“Be quiet now, Gustav,” said the tutor. “Bring us come coffee in the coffee-room, if you can get it made, and light a fire in the bedroom. We will talk in the morning.”
Gustav gesticulated delighted acquiescence in any demand his hero made, and ushered them into the coffee-room.
“What a queer fellow!” said Roger when he had vanished in search of the coffee.
“Queer but good-hearted fellow is Gustav,” said the tutor. “I have known him a long time; to-morrow I’ll tell you— Hullo!”
There was but a single candle in the room, and by its dim light, and that of the half-expired fire, they had not at first been able to see that they were not the sole occupants of the apartment. On the sofa lay curled the figure of a man breathing heavily, and, to judge by the spirit-bottle and glasses on the table at his hand, expiating a carouse by a disturbed and feverished slumber.
The tutor raised the candle so that the light fell more clearly on the sleeper. Something in the figure had struck him. The man lay with his face turned towards them. He was stylishly though cheaply dressed. His age may have been forty, and his features were half obscured by a profuse and unkempt sandy beard. This was not what had struck the tutor. In his frequent turnings and tossings the sleeper had contrived to betray the fact that his hirsute appearance was due not to nature but to art. A wire hook had been displaced from the ear, leaving one side of the wig tilted so as to disclose underneath the smooth cheek of a clean-shaven man.
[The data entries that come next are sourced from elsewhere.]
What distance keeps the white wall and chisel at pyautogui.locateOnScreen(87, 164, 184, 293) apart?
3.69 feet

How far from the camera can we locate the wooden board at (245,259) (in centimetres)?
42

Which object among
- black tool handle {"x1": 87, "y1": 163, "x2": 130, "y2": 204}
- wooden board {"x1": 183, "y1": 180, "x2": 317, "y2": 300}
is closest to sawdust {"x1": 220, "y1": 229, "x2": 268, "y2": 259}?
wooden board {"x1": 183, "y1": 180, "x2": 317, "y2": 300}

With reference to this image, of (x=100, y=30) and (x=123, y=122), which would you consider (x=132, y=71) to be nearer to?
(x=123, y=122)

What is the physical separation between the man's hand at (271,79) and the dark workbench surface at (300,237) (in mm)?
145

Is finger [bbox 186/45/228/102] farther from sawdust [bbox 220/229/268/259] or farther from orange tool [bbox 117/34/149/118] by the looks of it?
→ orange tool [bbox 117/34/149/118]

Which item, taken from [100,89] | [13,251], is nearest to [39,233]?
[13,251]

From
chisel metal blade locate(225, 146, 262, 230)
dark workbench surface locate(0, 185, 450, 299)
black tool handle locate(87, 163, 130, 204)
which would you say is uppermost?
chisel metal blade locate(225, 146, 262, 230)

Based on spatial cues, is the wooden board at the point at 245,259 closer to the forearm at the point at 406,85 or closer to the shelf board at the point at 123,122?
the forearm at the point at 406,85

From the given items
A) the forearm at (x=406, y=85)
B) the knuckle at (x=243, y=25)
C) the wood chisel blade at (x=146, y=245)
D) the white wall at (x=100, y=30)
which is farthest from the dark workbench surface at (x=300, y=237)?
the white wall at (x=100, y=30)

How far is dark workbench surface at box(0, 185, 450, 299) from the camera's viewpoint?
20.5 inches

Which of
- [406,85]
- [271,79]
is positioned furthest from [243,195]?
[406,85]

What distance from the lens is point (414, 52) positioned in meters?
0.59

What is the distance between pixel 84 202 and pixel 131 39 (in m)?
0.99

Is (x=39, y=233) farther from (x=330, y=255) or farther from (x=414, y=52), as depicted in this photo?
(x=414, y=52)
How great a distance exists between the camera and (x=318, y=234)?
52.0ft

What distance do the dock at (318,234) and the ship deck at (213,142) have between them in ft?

The examination was still in process when Gustav re-entered the room. The clatter with which he put down the cups on the table, aided by the glare of the candle and the tutor’s sharp ejaculation, wakened the sleeper with a start. He was sober enough as he raised his head sharply and sprang to his feet. In doing this the treacherous wig slipped still farther. Before he could raise his hand to replace it Mr Armstrong had stepped forward and torn the mask from his face, disclosing the livid countenance of Mr Robert Ratman!
The surprise on either side was at first beyond reach of words. The miscreant stood staring in a dazed way, first at Armstrong, then at Roger, then at Gustav, who, being a Frenchman, was the first to come to his use of his tongue.
“Mon dieu! Monsieur, this is no bedroom for the gentleman. It is forbidden to sleep all night in the salle à manger.”
“Silence, Gustav! Go for a policeman,” said Armstrong in a tone so strange that the faithful Gustav slunk away like a dog with his tail between his legs.